Happy Video Game Day!

Starting September 17, teens in grades 7 through 12 can submit their video game designs to the 2013 Scholastic Art & Writing Awards. Today, however, we’re celebrating Video Game Day! Alliance staffer and avid gamer Scott Larner shares his thoughts on the importance of gaming in the following post. We hope it inspires you to submit your game!

On my sixth birthday a heavy thud on my bed woke me.  My dad was standing in my room smiling and a brand new, unopened Nintendo rested by my feet. I spent the day shooting ducks and jumping on mushrooms, and I have been playing and enjoying video games ever since.

Video Games have had a long, strange journey to prominence in our culture. Once upon a time, the common conception of a video game player was a lonely dude sitting in a dark room by himself; these days it impossible to take a fifteen-minute subway ride without seeing a kid playing a racing game on his PSP, a businessman tending to a virtual farm on his iPad, and a young lady playing word games with friends on a smart phone. Video games have become a ubiquitous and integral part of our lives, and as they continue to grow in popularity, we continue to expand what we expect of the media and how we use it in our lives.

It has been a tremendous pleasure to work with my colleagues at The Scholastic Art & Writing Awards to expand the role of our Video Game Design category over the last three years. The talent and creativity that we find in students creating games is astounding. I had the opportunity to sit in on a Video Game Design workshop for teenagers hosted by our partners at E-Line Media. Our host, Scott, started the session by pulling out little plastic baggies filled with paper clips, plastic cups, rubber bands and a host of other odds-and-ends, and asked that the assembled teams create an “analog” game out of the components. It was a lot of fun to see the designs the kids came up with: dexterity games, press-your-luck strategy games, roll-and-move adventure games.

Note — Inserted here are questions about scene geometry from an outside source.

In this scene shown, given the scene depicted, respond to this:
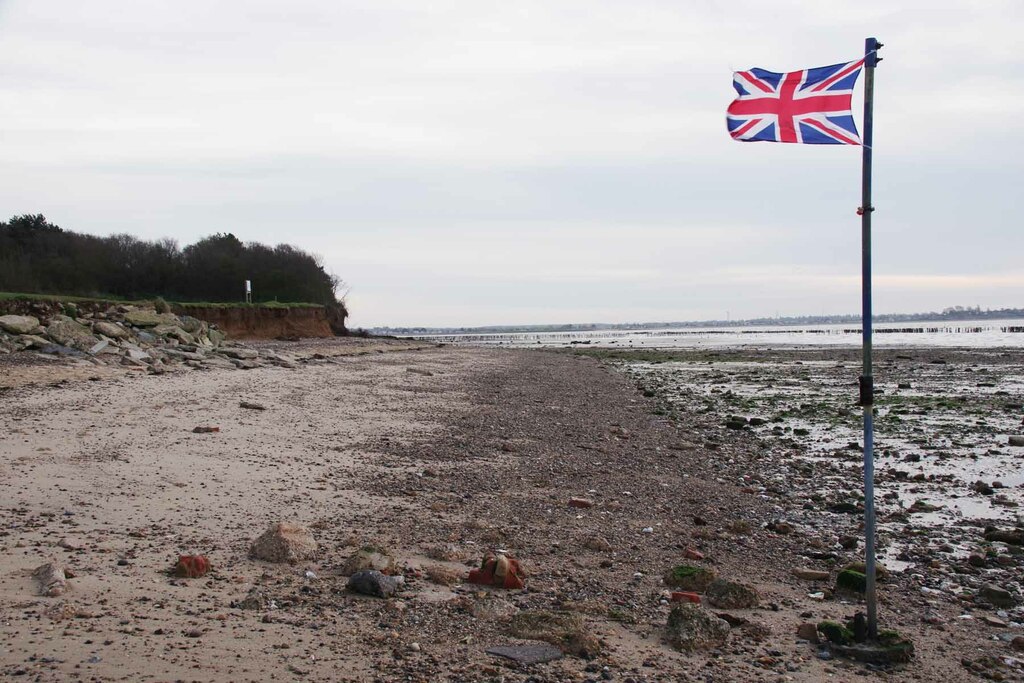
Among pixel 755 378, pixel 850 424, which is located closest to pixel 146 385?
pixel 850 424

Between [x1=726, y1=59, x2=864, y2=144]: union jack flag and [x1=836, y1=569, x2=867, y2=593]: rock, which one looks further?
[x1=836, y1=569, x2=867, y2=593]: rock

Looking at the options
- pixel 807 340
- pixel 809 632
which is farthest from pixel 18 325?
pixel 807 340

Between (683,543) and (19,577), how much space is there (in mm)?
5423

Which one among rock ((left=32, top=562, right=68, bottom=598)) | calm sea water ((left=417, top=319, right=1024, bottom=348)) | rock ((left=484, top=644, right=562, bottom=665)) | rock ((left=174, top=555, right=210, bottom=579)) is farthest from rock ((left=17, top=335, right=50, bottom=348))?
calm sea water ((left=417, top=319, right=1024, bottom=348))

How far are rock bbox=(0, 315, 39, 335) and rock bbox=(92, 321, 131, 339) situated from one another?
217 centimetres

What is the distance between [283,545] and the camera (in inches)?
253

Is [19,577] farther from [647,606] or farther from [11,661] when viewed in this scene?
[647,606]

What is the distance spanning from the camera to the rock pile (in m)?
21.0

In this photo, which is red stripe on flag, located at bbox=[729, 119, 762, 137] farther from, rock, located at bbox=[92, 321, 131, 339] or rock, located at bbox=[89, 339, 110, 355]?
rock, located at bbox=[92, 321, 131, 339]

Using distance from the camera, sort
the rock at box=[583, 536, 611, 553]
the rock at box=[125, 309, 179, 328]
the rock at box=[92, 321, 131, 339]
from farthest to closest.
A: the rock at box=[125, 309, 179, 328] < the rock at box=[92, 321, 131, 339] < the rock at box=[583, 536, 611, 553]

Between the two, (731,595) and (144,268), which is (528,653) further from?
(144,268)

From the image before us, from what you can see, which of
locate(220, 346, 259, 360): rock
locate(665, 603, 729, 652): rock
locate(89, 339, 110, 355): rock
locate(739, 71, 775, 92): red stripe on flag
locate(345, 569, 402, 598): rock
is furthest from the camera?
locate(220, 346, 259, 360): rock

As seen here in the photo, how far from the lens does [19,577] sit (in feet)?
18.3

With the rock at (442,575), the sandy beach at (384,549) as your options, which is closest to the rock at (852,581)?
the sandy beach at (384,549)
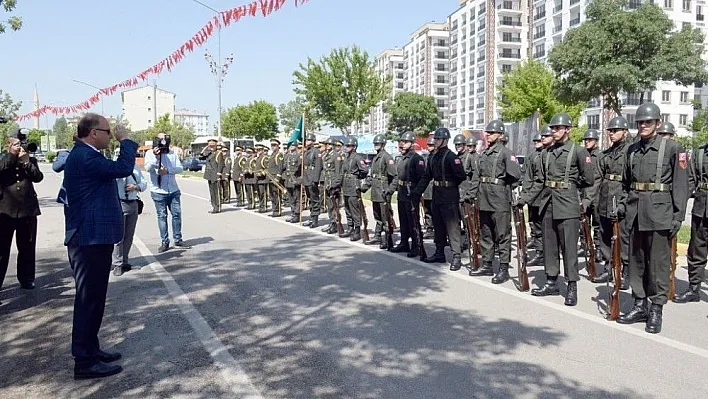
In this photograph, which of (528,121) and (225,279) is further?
(528,121)

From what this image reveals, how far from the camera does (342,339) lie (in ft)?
17.3

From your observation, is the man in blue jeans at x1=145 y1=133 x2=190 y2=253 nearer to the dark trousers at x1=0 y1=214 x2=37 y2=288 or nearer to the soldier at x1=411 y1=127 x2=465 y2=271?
the dark trousers at x1=0 y1=214 x2=37 y2=288

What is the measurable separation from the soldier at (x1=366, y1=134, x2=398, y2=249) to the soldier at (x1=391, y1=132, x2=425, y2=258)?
0.87ft

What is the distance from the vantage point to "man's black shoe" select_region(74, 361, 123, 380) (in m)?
4.45

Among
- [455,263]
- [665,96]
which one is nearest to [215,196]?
[455,263]

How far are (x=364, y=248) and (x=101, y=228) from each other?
20.1 feet

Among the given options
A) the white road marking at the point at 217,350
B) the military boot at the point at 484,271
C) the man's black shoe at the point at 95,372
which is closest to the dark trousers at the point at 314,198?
the white road marking at the point at 217,350

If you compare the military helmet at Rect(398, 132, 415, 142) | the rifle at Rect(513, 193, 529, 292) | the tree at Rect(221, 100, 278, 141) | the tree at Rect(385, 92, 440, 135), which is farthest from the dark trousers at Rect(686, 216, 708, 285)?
the tree at Rect(385, 92, 440, 135)

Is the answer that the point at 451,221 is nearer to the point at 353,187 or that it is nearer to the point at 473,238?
the point at 473,238

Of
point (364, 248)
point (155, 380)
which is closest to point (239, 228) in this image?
point (364, 248)

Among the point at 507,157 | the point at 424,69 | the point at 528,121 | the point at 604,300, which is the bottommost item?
the point at 604,300

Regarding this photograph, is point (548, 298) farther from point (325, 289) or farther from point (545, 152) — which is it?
point (325, 289)

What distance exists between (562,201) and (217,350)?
405 centimetres

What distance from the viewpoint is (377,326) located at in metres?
5.66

Seeing the gaming experience extrapolated and broken down to these bare elements  helped me realize an important fact about Video Games: they are ultimately about critical thinking and problem solving. Each game is a puzzle that challenges the player to think in a new way and to come up with solutions to problems on the fly.  When the students transitioned from their knick-knacks to their computers and fired up the Gamestar Mechanic application you could feel the buzz in the room. Their teen brains went into overdrive trying to come up with challenges and obstacles that would make their game designs both challenging and fun.

Fantasy and sports may always be central themes in video games, but here’s the insidious secret: kids (and grown men like myself) don’t come back over and over again for the sensationalist elements; we come back because of the rush we get in solving the puzzle.  Video Games reward us, immediately and enthusiastically, for “getting the answer right.” This method can and should be applied to mathematics, English literature, science, and every school subject under the sun.  Video games can deliver information to students and engage them in critical thinking, all while using a language in which they are fluent.

The Scholastic Art & Writing Awards encourages you to challenge the teen gamers you know to take the next step and start learning about how their video games are made.  As with art and writing, understanding the techniques that makes video game work can be a fascinating as playing—and it’s certainly more creative.  We can’t wait to see the new and innovative Video Game designs we receive—and I can’t wait to play them.